PROBLEMS TO SOLVE:
**a)** In the article about Communion options for gluten-intolerant Catholics, who suggested that Lucas and Nathan might receive low-gluten hosts?
**b)** Write out the passage of the article on Communion for gluten-intolerant Catholics, starting at "Individuals with gluten" and ending at "finding an alternative.".
**c)** Write what comes next in the article on Communion options for gluten-intolerant Catholics, picking up after its last sentence.

August 8, 2019 // Diocese
Norms offer Communion options for gluten-intolerant Catholics
Lucas Cook was born with food allergies.
“I didn’t sleep and I threw up all the time. It was very hard on my mother,” said the 16-year-old from Howe.
His allergies finally were identified when the youngster was 6. Both he and his brother Nathan, who is 13, were diagnosed with numerous food allergies, one of which was a wheat allergy that meant a sensitivity to gluten.
Individuals with gluten sensitivity do not produce the enzymes necessary to digest wheat, so their stomachs may not tolerate a regular Communion host.
For the Cook brothers and others like them, the desire to participate in the sacrament of holy Communion meant finding an alternative.
“So I would just go up to Communion and cross my arms,” he said.
When his grandmother Delores Henderson talked about this with Father J. Steele, who administered St. Joseph Parish in LaGrange at the time, Father Steele suggested that Lucas and Nathan might be able to receive the Eucharist in the form of low-gluten hosts.
The family had the answer to their prayers. When the boys arrived for Mass they let Father Steele know they were there, and he would place the low-gluten hosts in a pyx for consecration separate from the wheat hosts.
Recent studies have identified a condition called non-celiac gluten sensitivity that includes people with wheat allergies, and an increase in the number of people with non-celiac gluten intolerance has raised the issue of the wheat that is a necessary ingredient in communion hosts.
“Given the serious health risk for those suffering gluten intolerance, it is important for pastors and other Church leaders not only to be aware of the reality, but prepared to address the situation of Catholics … who come to parishes and seek to receive Holy Communion in a safe, sensitive, and compassionate manner,” the USCCB guidelines state.
In 2003, then-Cardinal Joseph Ratzinger issued a letter to the presidents of the conferences of bishops reminding them that “for bread to be valid matter for the Eucharist, it must be made solely of wheat, contain enough gluten to effect the confection of bread, be free of foreign materials, and unaffected by any preparation of baking methods which would alter its nature.”
The letter went on to say that there is no minimum percentage or weight prescribed for validity, but there must be some gluten content.

(Records from a dataset)

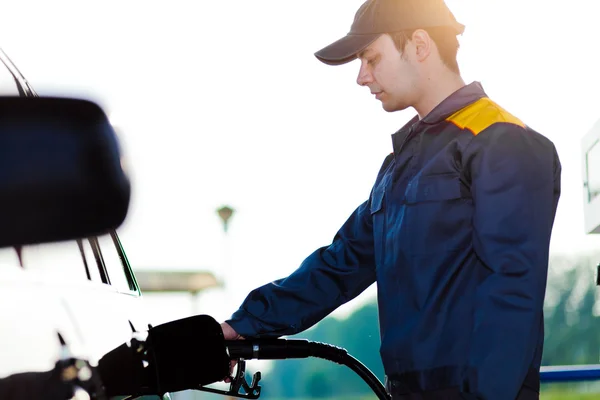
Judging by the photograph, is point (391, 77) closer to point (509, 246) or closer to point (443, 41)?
point (443, 41)

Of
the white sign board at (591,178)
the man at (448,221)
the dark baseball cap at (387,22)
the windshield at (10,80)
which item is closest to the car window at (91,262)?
the windshield at (10,80)

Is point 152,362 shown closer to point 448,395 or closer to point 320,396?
point 448,395

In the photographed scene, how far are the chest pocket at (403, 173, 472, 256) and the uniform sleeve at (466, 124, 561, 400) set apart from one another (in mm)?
57

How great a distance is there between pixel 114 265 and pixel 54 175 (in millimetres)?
1383

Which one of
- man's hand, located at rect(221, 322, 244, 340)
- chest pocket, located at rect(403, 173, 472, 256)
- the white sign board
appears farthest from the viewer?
the white sign board

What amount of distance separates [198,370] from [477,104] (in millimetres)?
976

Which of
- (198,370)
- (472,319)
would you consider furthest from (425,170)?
(198,370)

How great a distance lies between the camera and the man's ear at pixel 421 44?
2461 mm

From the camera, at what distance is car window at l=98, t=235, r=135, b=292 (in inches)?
79.4

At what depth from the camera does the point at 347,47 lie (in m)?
2.49

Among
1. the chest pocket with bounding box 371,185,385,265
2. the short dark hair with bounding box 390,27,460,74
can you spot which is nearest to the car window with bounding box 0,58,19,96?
the chest pocket with bounding box 371,185,385,265

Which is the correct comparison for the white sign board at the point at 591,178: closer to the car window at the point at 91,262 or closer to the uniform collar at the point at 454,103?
the uniform collar at the point at 454,103

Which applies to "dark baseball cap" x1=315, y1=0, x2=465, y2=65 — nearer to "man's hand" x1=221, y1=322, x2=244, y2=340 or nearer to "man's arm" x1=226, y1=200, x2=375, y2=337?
"man's arm" x1=226, y1=200, x2=375, y2=337

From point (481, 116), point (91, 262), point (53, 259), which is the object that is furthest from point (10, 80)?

ANSWERS BELOW:
**a)** Father J. Steele

**b)**
Individuals with gluten sensitivity do not produce the enzymes necessary to digest wheat, so their stomachs may not tolerate a regular Communion host.
For the Cook brothers and others like them, the desire to participate in the sacrament of holy Communion meant finding an alternative.

**c)**
For people who suffer from celiac disease, however, a small – even a trace – amount of gluten provokes a potentially deadly physical reaction.
In its guidelines for eucharistic ministry to those who have either celiac disease or gluten sensitivity, the U.S. Conference of Catholic Bishops quotes a 2012 Mayo Clinic-led analysis that estimated about 1.8 million Americans have celiac disease, which means they cannot safely ingest even a small amount of gluten.
Cardinal Ratzinger, who later became Pope Benedict XVI, wrote that the lay faithful who could not receive “Holy Communion at all under the species of bread, even of low-gluten hosts, may receive…under the species of wine only, regardless of whether the Precious Blood is offered to the rest of the faithful present…”
In the Catechism of the Catholic Church, No. 1390, and General Instruction of the Roman Missal, No. 282, the Church teaches that the faithful receive the whole Christ whether under the form of the body of Christ or His precious blood.
Before Father Steele began to provide the low-gluten hosts for the Cook brothers, Lucas said he found that he could receive the precious blood without a reaction.
In late February, Bishop Kevin C. Rhoades issued a memorandum to pastors of the diocese asking them to keep in mind the faithful who cannot receive even low-gluten hosts because of allergies or celiac disease. Since the precious blood is not distributed in some parishes during flu season, he reminded pastors that it should be made available to those individuals who receive solely from the chalice.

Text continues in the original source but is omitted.